After the conversation with Saint
I didn’t stop walking until I couldn’t hear his voice anymore.
Until the marble floors turned into soft carpet. Until the heavy silence of his presence finally gave way to the softer kind—the kind that didn’t press into your skin like a blade.
I found a door, closed it behind me, and sank to the floor.
Not the bed. Not the chair.
The floor.
Cold. Still. Safe.
My hands were trembling now, for real. No one to pretend for. No audience. No weight of pride on my back.
Just me.
Just everything I couldn’t say back there.
I let my head fall back against the wall and shut my eyes.
And the words came rushing in like waves I’d tried too hard to hold back.
“You were sold. There’s a difference.”
“If I wanted a puppet, I would’ve chosen someone quieter.”
“I’ve been watching you, Emily.”
“You intrigued me.”
“I’m not your father.
God.
Why did that hit so hard?
Why did those words feel like someone had cut the wire wrapped around my throat and let me breathe for the first time?
And why—why the hell did a part of me want to believe him?
I pressed the heel of my hand into my chest like I could stop the ache building there. It wasn’t fear exactly. Not of him.
He hadn’t threatened me.
He hadn’t touched me.
And yet… I’d never felt more seen—or more stripped.
I’ve spent my whole life being watched. Judged. Managed. Taught to behave.

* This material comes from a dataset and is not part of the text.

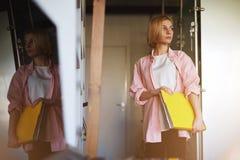 Junger schöner blonder Student, der in seiner modernen Wohnung mit einem großen Ordner mit Dokumenten steht Stockbilder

To obey.
But not like this.
When Saint looked at me… it wasn’t to assess my value.
It was like he was trying to understand something in me that I barely understood myself.
Like he recognized it.
And that scared me more than anything.
Because I don’t know what that makes us.
Two people who were broken by the people who should’ve protected us?
Two weapons forged in the same fire?
Or something worse.
I curled my knees up to my chest and let my forehead rest there.
I didn’t cry.
I wanted to.
But the tears wouldn’t come.
Grief lives in my body in other ways. Like tight fists. Like locked jaws. Like the burn in the back of my throat.
Saint said I could leave.
That I didn’t have to run.
And he’d let me go.
But the way he said it…
Like he already knew I wouldn’t.
Like some part of him was daring me to stay.
And the worst part?
Some part of me wants to.
Not for safety. Not even for revenge.
But because when he looked at me…
It felt like he’d already decided to burn the whole world down if it meant no one touched me again.
I don’t know what that is.
Protection?
Obsession?
Possession?
Love? No. It’s too early. Too dangerous.
But maybe the seed of something like it. Something raw and unfinished and terrible.
Something that could destroy us both.
I should be angry. Furious.
But all I feel right now is tired. And seen.
And maybe—just maybe—a little less alone.
_____________________________________________________________
Later that night, after everyone left the house
I stepped out of my room slowly, quietly, wrapped in a black cotton shirt I’d found folded neatly at the back of the closet. It smelled faintly of cedar and clean laundry. It was too big on me—slid over one shoulder and brushed my thighs.
I told myself it was just a shirt.
That I didn’t wear it because it was his.
But even I knew that was a lie.
The shirt was soft.
And it made me feel safe.
The kitchen lights were dim, just enough to see.
I padded in barefoot, stomach hollow, half-hoping to find something edible that didn’t reek of money or formality.
What I didn’t expect was him.
Saint.
Standing at the stove.
Shirtless.
I stopped so fast I nearly stumbled.
He had his back to me, a glass of water in one hand, the other braced casually on the counter.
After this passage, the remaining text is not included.